> _Stated exercise 1_
Translate the following sentence from the passage on epic poetry below into Spanish: "However, there are accepted and naturalized internal alterities, invisible to one’s own community, or at least passed over as secondary, as feminist analysis insists on explaining and demonstrating."
———
A common explanation is that this principle of cohesion is produced
by an opposition effect against those other alterities that together
create an impression considered “foreign” or external to the common
story, and establishes an impermeable configuration of the idea of
border (geographical, cultural, racial, ethnic, linguistic ...). However,
there are accepted and naturalized internal alterities, invisible to
one’s own community, or at least passed over as secondary, as
feminist analysis insists on explaining and demonstrating. So this
is a construction process of the subject that creates two alterities:
that of the others, different from us; and that of the (female) others,
different from us (females). And the epic, as a genre whose capacity
for cohesion and social and internal harmony relies largely on the
ritualization of sacrifice, is based then on an accepted logic of the
sacrifice of women.
How do they hang from the nation? On Epic Poetry at the beginning of the Twenty-First Century - Helena González Fernández
452ºF. #08 (2013) 13-27.
0. «que cultivas nos muros restaurados?»
(Ana Romaní)
———
> _Stated exercise 2_
Reproduce the rows below from the line holding "How far is [251,241]" through the last of the rows, inclusive, substituting "viewer" for "camera" and keeping all else identical.

> _Records shown_
———
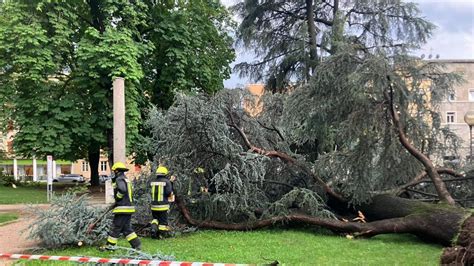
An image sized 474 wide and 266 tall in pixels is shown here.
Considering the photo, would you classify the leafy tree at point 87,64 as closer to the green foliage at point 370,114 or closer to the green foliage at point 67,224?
the green foliage at point 370,114

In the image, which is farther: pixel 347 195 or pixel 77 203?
pixel 347 195

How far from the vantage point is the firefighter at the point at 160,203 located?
9.14 meters

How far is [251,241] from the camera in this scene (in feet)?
29.1

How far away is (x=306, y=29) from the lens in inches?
740

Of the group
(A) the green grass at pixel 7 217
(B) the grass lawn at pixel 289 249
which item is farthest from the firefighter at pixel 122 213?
(A) the green grass at pixel 7 217

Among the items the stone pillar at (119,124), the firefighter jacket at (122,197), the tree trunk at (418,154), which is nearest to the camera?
Result: the firefighter jacket at (122,197)

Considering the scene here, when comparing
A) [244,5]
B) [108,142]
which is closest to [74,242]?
[108,142]

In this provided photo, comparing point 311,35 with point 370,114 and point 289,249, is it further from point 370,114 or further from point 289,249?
point 289,249

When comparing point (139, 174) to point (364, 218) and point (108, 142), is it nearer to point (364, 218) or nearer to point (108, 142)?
point (364, 218)

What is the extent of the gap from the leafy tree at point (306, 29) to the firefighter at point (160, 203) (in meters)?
10.2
———
> _Task result 1_
Sin embargo, existen alteridades internas aceptadas y naturalizadas, invisibles para la propia comunidad, o al menos relegadas a un plano secundario, tal como el análisis feminista insiste en explicar y demostrar.

> _Task result 2_
How far is [251,241] from the viewer in this scene (in feet)?
29.1

How far away is (x=306, y=29) from the lens in inches?
740

Of the group
(A) the green grass at pixel 7 217
(B) the grass lawn at pixel 289 249
which item is farthest from the firefighter at pixel 122 213?
(A) the green grass at pixel 7 217

Among the items the stone pillar at (119,124), the firefighter jacket at (122,197), the tree trunk at (418,154), which is nearest to the viewer?
Result: the firefighter jacket at (122,197)

Considering the scene here, when comparing
A) [244,5]
B) [108,142]
which is closest to [74,242]?
[108,142]

In this provided photo, comparing point 311,35 with point 370,114 and point 289,249, is it further from point 370,114 or further from point 289,249?
point 289,249

When comparing point (139, 174) to point (364, 218) and point (108, 142), is it nearer to point (364, 218) or nearer to point (108, 142)?
point (364, 218)

What is the extent of the gap from the leafy tree at point (306, 29) to the firefighter at point (160, 203) (in meters)?
10.2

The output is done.